## Kaynak metin
((
Ceren Damar davasında yeni gelişme!
Ankara'da, akademisyen Ceren Damar Şenel'in öldürülmesine ilişkin davada, sanık savunmasındaki sözleri tepki çeken avukat Vahit Bıçak'ın, şikayetçi olduğu kişi hakkında hazırlanan iddianameyi sosyal medyadan paylaştığı gerekçesiyle 1 yıl 8 ay hapis cezası aldığı davanın duruşmasında salonu terk etmediği, hakim ve savcıya yönelik sözleri nedeniyle, salona güvenlik çağrılıp, tutanak tutulduğu ortaya çıktı.
Ankara'da Çankaya Üniversitesi'nde araştırma görevlisi 27 yaşındaki Ceren Damar Şenel, 2 Ocak 2019'da yerleşkedeki odasında, kopya çekerken yakaladığı öğrencisi Hasan İsmail Hikmet tarafından tabancayla vurulduktan sonra bıçaklanarak öldürüldü.
Hasan İsmail Hikmet, Ankara 33'üncü Ağır Ceza Mahkemesi'nde yargılandığı davada, 'kişiyi yerine getirdiği kamu görevi nedeniyle kasten öldürmek' suçundan ağırlaştırılmış müebbet hapis cezasına çarptırıldı; karar Yargıtay tarafından da onandı.
Sanığın avukatı Vahit Bıçak, bu dava kapsamında yaptığı savunmada, öldürülen Ceren Damar Şenel'e yönelik sözleri nedeniyle büyük tepki çekti. Bıçak, bu nedenle kendisine sosyal medyada tepki gösteren İsmail Çolak hakkında şikayette bulundu. Çolak için Ankara Gölbaşı Cumhuriyet Savcılığı tarafından 'hakaret' suçundan iddianame hazırlandı. Avukat Bıçak da bu iddianameyi sosyal medya hesabından paylaştı.
"CEZA HUKUKU PROFESÖRÜYÜM"
Bu kez İsmail Çolak’ın şikayeti üzerine avukat Vahit Bıçak hakkında, 'kişisel verileri hukuka aykırı olarak ele geçirmek ve yaymak' suçunda dava açıldı. Ankara Gölbaşı 2’nci Asliye Ceza Mahkemesi’nde geçen hafta görülen davanın karar duruşmasına katılan Bıçak, müştekiyi tanımadığını, Ankara 33’üncü Ağır Ceza Mahkemesi’nde görülen dava nedeniyle kendisine yönelik hakaret içerikli paylaşımlar yapan kişilerden şikayetçi olduğunu, müştekinin de bu kişilerden biri olduğunu söyledi.
Şikayetçi olduğu kişiler hakkında hazırlanan iddianameleri adres kısımları ve savcının ismini kapalı paylaştığını belirten Bıçak, "Ceza hukuku profesörüyüm. Neyin suç, neyin suç olmadığını bilecek durumdayım. Üzerime atılı suçlamayı kabul etmiyorum" dedi. İsmail Çolak’ın avukatı Cenk Yiğiter ise sanığın, müvekkilinin kimlik bilgilerini sosyal medya hesabından açık paylaştığını ve atılı suçun oluştuğunu belirterek, cezalandırılmasını talep etti.
))
## Veri alıntıları
((
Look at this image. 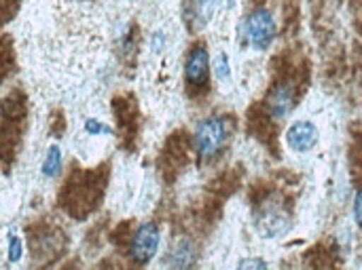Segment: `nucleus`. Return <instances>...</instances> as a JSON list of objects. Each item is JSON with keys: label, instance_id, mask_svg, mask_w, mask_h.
I'll return each instance as SVG.
<instances>
[{"label": "nucleus", "instance_id": "1", "mask_svg": "<svg viewBox=\"0 0 362 270\" xmlns=\"http://www.w3.org/2000/svg\"><path fill=\"white\" fill-rule=\"evenodd\" d=\"M106 188V167H95V171L72 173L59 195V205L74 220L87 218L102 201Z\"/></svg>", "mask_w": 362, "mask_h": 270}, {"label": "nucleus", "instance_id": "2", "mask_svg": "<svg viewBox=\"0 0 362 270\" xmlns=\"http://www.w3.org/2000/svg\"><path fill=\"white\" fill-rule=\"evenodd\" d=\"M229 137H231L229 121L223 116H208L197 123L191 135V148L202 163H208L227 148Z\"/></svg>", "mask_w": 362, "mask_h": 270}, {"label": "nucleus", "instance_id": "3", "mask_svg": "<svg viewBox=\"0 0 362 270\" xmlns=\"http://www.w3.org/2000/svg\"><path fill=\"white\" fill-rule=\"evenodd\" d=\"M299 102V78L293 74H282L274 80V85L267 89L263 99V110L267 118L282 121L286 118Z\"/></svg>", "mask_w": 362, "mask_h": 270}, {"label": "nucleus", "instance_id": "4", "mask_svg": "<svg viewBox=\"0 0 362 270\" xmlns=\"http://www.w3.org/2000/svg\"><path fill=\"white\" fill-rule=\"evenodd\" d=\"M255 228L263 239H278L291 231V216L276 197H265L255 207Z\"/></svg>", "mask_w": 362, "mask_h": 270}, {"label": "nucleus", "instance_id": "5", "mask_svg": "<svg viewBox=\"0 0 362 270\" xmlns=\"http://www.w3.org/2000/svg\"><path fill=\"white\" fill-rule=\"evenodd\" d=\"M25 125V104L21 93L13 91L4 97L2 104V148H4V163L8 165V154L17 148V140L23 133Z\"/></svg>", "mask_w": 362, "mask_h": 270}, {"label": "nucleus", "instance_id": "6", "mask_svg": "<svg viewBox=\"0 0 362 270\" xmlns=\"http://www.w3.org/2000/svg\"><path fill=\"white\" fill-rule=\"evenodd\" d=\"M244 32H246V40L250 47H255L257 51L269 49L278 34V25H276V17L272 8L255 6L244 21Z\"/></svg>", "mask_w": 362, "mask_h": 270}, {"label": "nucleus", "instance_id": "7", "mask_svg": "<svg viewBox=\"0 0 362 270\" xmlns=\"http://www.w3.org/2000/svg\"><path fill=\"white\" fill-rule=\"evenodd\" d=\"M185 85L195 93H206L210 87V53L206 42H195L189 49L187 61H185Z\"/></svg>", "mask_w": 362, "mask_h": 270}, {"label": "nucleus", "instance_id": "8", "mask_svg": "<svg viewBox=\"0 0 362 270\" xmlns=\"http://www.w3.org/2000/svg\"><path fill=\"white\" fill-rule=\"evenodd\" d=\"M161 245V233L159 226L155 222H146L140 224L132 237H129V245H127V256L132 260V264L136 266H146L159 252Z\"/></svg>", "mask_w": 362, "mask_h": 270}, {"label": "nucleus", "instance_id": "9", "mask_svg": "<svg viewBox=\"0 0 362 270\" xmlns=\"http://www.w3.org/2000/svg\"><path fill=\"white\" fill-rule=\"evenodd\" d=\"M30 250H32V260L36 258L40 264L51 262L53 256H62L66 250V239L64 233L57 226H38L30 235Z\"/></svg>", "mask_w": 362, "mask_h": 270}, {"label": "nucleus", "instance_id": "10", "mask_svg": "<svg viewBox=\"0 0 362 270\" xmlns=\"http://www.w3.org/2000/svg\"><path fill=\"white\" fill-rule=\"evenodd\" d=\"M284 140H286V146L293 152L305 154V152L316 148V144L320 140V131L312 121H297L286 129Z\"/></svg>", "mask_w": 362, "mask_h": 270}, {"label": "nucleus", "instance_id": "11", "mask_svg": "<svg viewBox=\"0 0 362 270\" xmlns=\"http://www.w3.org/2000/svg\"><path fill=\"white\" fill-rule=\"evenodd\" d=\"M216 4L218 0H185V11H182V17H185V25L197 34L199 30H204L214 11H216Z\"/></svg>", "mask_w": 362, "mask_h": 270}, {"label": "nucleus", "instance_id": "12", "mask_svg": "<svg viewBox=\"0 0 362 270\" xmlns=\"http://www.w3.org/2000/svg\"><path fill=\"white\" fill-rule=\"evenodd\" d=\"M168 254H170L168 256V264L170 266H176V269L191 266L193 264V258H195V250H193L191 241H187V239H180Z\"/></svg>", "mask_w": 362, "mask_h": 270}, {"label": "nucleus", "instance_id": "13", "mask_svg": "<svg viewBox=\"0 0 362 270\" xmlns=\"http://www.w3.org/2000/svg\"><path fill=\"white\" fill-rule=\"evenodd\" d=\"M62 165H64V159H62L59 146H51L45 154V161H42V176L57 178L62 173Z\"/></svg>", "mask_w": 362, "mask_h": 270}, {"label": "nucleus", "instance_id": "14", "mask_svg": "<svg viewBox=\"0 0 362 270\" xmlns=\"http://www.w3.org/2000/svg\"><path fill=\"white\" fill-rule=\"evenodd\" d=\"M8 262L11 264H17L19 260H21V256H23V243H21V239L11 231L8 233Z\"/></svg>", "mask_w": 362, "mask_h": 270}, {"label": "nucleus", "instance_id": "15", "mask_svg": "<svg viewBox=\"0 0 362 270\" xmlns=\"http://www.w3.org/2000/svg\"><path fill=\"white\" fill-rule=\"evenodd\" d=\"M83 127H85V133H89V135H112V129L108 125L100 123L98 118H87Z\"/></svg>", "mask_w": 362, "mask_h": 270}, {"label": "nucleus", "instance_id": "16", "mask_svg": "<svg viewBox=\"0 0 362 270\" xmlns=\"http://www.w3.org/2000/svg\"><path fill=\"white\" fill-rule=\"evenodd\" d=\"M352 216H354V222H356V226L362 228V188L356 192V197H354V205H352Z\"/></svg>", "mask_w": 362, "mask_h": 270}, {"label": "nucleus", "instance_id": "17", "mask_svg": "<svg viewBox=\"0 0 362 270\" xmlns=\"http://www.w3.org/2000/svg\"><path fill=\"white\" fill-rule=\"evenodd\" d=\"M216 76L221 80H225L229 76V61H227V55L225 53H221L218 59H216Z\"/></svg>", "mask_w": 362, "mask_h": 270}, {"label": "nucleus", "instance_id": "18", "mask_svg": "<svg viewBox=\"0 0 362 270\" xmlns=\"http://www.w3.org/2000/svg\"><path fill=\"white\" fill-rule=\"evenodd\" d=\"M238 266H240V269H267V262H263V260H257V258H255V260L250 258V260H242Z\"/></svg>", "mask_w": 362, "mask_h": 270}]
</instances>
))
## Yapılacaklar
(a) Kaynak metinde "Sanığın avukatı Vahit Bıçak" sözleriyle başlayan paragrafı, ana bilgilerini koruyarak daha kısa biçimde yeniden yazın.
(b) Kaynak metnin "Ceren Damar davasında" sözlerinden "tutulduğu ortaya çıktı." sözlerine kadar olan kısmını aynen tekrarlayın.

## Yanıt listesi
(a) Sanığın avukatı Vahit Bıçak, savunmasında Ceren Damar Şenel hakkındaki sözleriyle büyük tepki çekti ve sosyal medyada kendisine tepki gösteren İsmail Çolak'tan şikayetçi oldu. Ankara Gölbaşı Cumhuriyet Savcılığı, Çolak hakkında hakaret suçundan iddianame hazırladı. Bıçak da bu iddianameyi sosyal medya hesabından paylaştı.

(b)
Ceren Damar davasında yeni gelişme!
Ankara'da, akademisyen Ceren Damar Şenel'in öldürülmesine ilişkin davada, sanık savunmasındaki sözleri tepki çeken avukat Vahit Bıçak'ın, şikayetçi olduğu kişi hakkında hazırlanan iddianameyi sosyal medyadan paylaştığı gerekçesiyle 1 yıl 8 ay hapis cezası aldığı davanın duruşmasında salonu terk etmediği, hakim ve savcıya yönelik sözleri nedeniyle, salona güvenlik çağrılıp, tutanak tutulduğu ortaya çıktı.